Uganda’s parliament has been rocked by scandal, arrests and rumors of poisoning in recent weeks, as lawmakers argue over the death of 24 year-old opposition MP Cerinah Nebanda. The young woman’s boyfriend was arrested in Kenya, and has been charged this week with manslaughter.
Nebanda died in a Kampala hospital in mid-December. Now a group of MPs is calling for parliament to be summoned out of recess to debate the death. Nebanda had been openly critical of President Yoweri Museveni’s handling of oil contracts, and some are saying she was murdered.
But a government-led autopsy concluded that Nebanda died from taking cocaine and heroin. Museveni has lashed out at those claiming the government poisoned the MP, calling them idiots and fools. “So anybody who says we kill unarmed people is an idiot. He’s an idiot, he’s a fool, he’s despiseable," he said. "And they will know what it means to fight the National Resistance Movement.”
Several opposition MPs have already been arrested for making inflammatory statements about the death. These arrests, along with the president’s comments, have driven a wedge between the president and parliament, as MP Medard Segona told a local television station in late December.
“Parliament is under attack. The president said when he was in the bush, he was not under any kind of oversight. We want parliament to come back [and] convene, so that we either, one, move to save Uganda, or we are arrested from parliament as the president promised,” Segona stated.
MPs have already collected the 125 signatures required for parliament to be recalled, although several parliamentarians say their signatures were forged.
Government spokesman Fred Opolot says the recall is unnecessary and calls the poisoning accusations “ridiculous.” The governing National Resistance Movement (NRM) does not kill its opponents, he says, pointing to opposition leader Kizza Besigye.

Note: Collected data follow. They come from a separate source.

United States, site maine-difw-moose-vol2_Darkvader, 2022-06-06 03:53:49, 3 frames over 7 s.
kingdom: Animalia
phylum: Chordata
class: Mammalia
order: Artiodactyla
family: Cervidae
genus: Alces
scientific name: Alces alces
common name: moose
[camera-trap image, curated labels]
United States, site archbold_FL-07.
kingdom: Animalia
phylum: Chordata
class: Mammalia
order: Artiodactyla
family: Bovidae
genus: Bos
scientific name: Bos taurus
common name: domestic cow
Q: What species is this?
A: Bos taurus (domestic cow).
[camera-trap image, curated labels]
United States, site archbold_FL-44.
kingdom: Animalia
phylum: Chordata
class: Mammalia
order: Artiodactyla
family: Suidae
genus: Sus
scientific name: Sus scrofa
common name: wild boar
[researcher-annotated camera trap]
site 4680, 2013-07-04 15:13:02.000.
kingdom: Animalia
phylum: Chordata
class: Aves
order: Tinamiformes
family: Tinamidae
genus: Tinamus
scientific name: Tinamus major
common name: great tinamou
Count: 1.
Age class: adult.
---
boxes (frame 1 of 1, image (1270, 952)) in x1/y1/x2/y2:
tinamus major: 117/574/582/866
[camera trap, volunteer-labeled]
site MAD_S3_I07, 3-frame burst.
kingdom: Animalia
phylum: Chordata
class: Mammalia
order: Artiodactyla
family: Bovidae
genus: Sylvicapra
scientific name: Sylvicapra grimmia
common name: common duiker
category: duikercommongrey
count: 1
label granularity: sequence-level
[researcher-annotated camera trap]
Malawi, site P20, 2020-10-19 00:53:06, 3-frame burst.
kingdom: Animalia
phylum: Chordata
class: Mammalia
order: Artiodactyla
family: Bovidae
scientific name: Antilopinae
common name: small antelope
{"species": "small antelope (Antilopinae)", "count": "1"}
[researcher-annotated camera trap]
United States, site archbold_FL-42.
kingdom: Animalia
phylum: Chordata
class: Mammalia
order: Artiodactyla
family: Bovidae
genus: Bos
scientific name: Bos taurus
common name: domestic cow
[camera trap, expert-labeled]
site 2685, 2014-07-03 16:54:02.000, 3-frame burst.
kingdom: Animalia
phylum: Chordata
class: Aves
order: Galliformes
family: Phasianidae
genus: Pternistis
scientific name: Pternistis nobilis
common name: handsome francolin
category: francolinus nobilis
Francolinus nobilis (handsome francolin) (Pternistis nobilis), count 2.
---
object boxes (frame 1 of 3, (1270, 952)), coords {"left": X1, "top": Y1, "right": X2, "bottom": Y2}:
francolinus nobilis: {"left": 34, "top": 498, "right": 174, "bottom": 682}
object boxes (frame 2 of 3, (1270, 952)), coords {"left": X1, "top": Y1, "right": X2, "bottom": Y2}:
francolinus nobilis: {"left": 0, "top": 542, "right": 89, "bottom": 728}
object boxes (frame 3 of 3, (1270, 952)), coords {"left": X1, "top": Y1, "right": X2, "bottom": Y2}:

“Kizza Besigye has been extremely vocal against President Museveni’s regime. He has been. And Kizza Besigye is alive and kicking in Uganda," Opolot asserted. "Would he have been killed by government? Absolutely not. It is not the principle of the NRM government to kill its opponents.”
A judge has been appointed this week to lead an official inquest into Nebanda’s death. The government had earlier blocked attempts to take forensic samples out of the country for independent examination.